Для родителей это было страшным ударом. Трагедия усугубилась тем, что за год до этого в Курске, пытаясь спасти утопающую женщину, погиб его брат Александр Добротворцев. Таким образом, оба брата погибли, а больше детей в семье не было…

Ночью боевики вполне могли нас атаковать. Что творилось дальше в «зелёнке» (густые заросли. — Ред.), было непонятно. Мы видели «вертушки» (вертолёты. — Ред.), которые вечером пролетели над нами дальше вперёд в сторону Кадара и высадили десант. И потом всю ночь мы слышали звуки сильного боя как раз с того направления. Стрельба то разгоралась, то затихала. Скорее всего воевал десант, который высадили с вертолётов. Мы переживали, потому что стрельба продолжалась очень долго, и предполагали, что нашим там приходится несладко.

Сверху нам было видно, как выходили дагестанские милиционеры: досталось им крепко, шли еле-еле, вид у них был побитый.

..............................

Список заданий:
a - Перескажите короче, в виде списка, абзац страницы, начинающийся словами «Ночью боевики вполне могли нас атаковать», и сохраните его основные факты.
b - Определите, согласуется ли со страницей каждое утверждение: (i) брат Александр Добротворцев погиб в Курске, пытаясь спасти утопающую женщину; (ii) вертолёты высадили десант утром; (iii) дагестанские милиционеры вышли бодрыми и невредимыми. Для каждого ответьте «да» или «нет» и дословно процитируйте решающие слова страницы.

Исходный фрагмент:
..............................

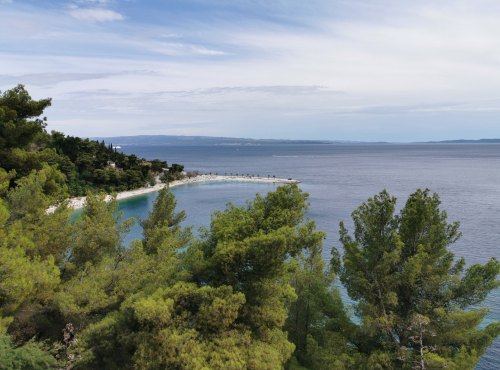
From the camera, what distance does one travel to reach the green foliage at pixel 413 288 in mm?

..............................

Ответы по заданиям:
a -
- Ночью боевики могли атаковать, а что происходило дальше в «зелёнке», было непонятно.
- Вечером вертолёты пролетели дальше вперёд в сторону Кадара и высадили десант.
- Всю ночь с того направления доносились звуки сильного боя: стрельба то разгоралась, то затихала.
- Воевал, скорее всего, высаженный десант.
- Стрельба продолжалась очень долго, поэтому была тревога, что нашим там приходится несладко.

b -
(i) Да: «за год до этого в Курске, пытаясь спасти утопающую женщину, погиб его брат Александр Добротворцев».
(ii) Нет: «которые вечером пролетели над нами дальше вперёд в сторону Кадара и высадили десант».
(iii) Нет: «досталось им крепко, шли еле-еле, вид у них был побитый».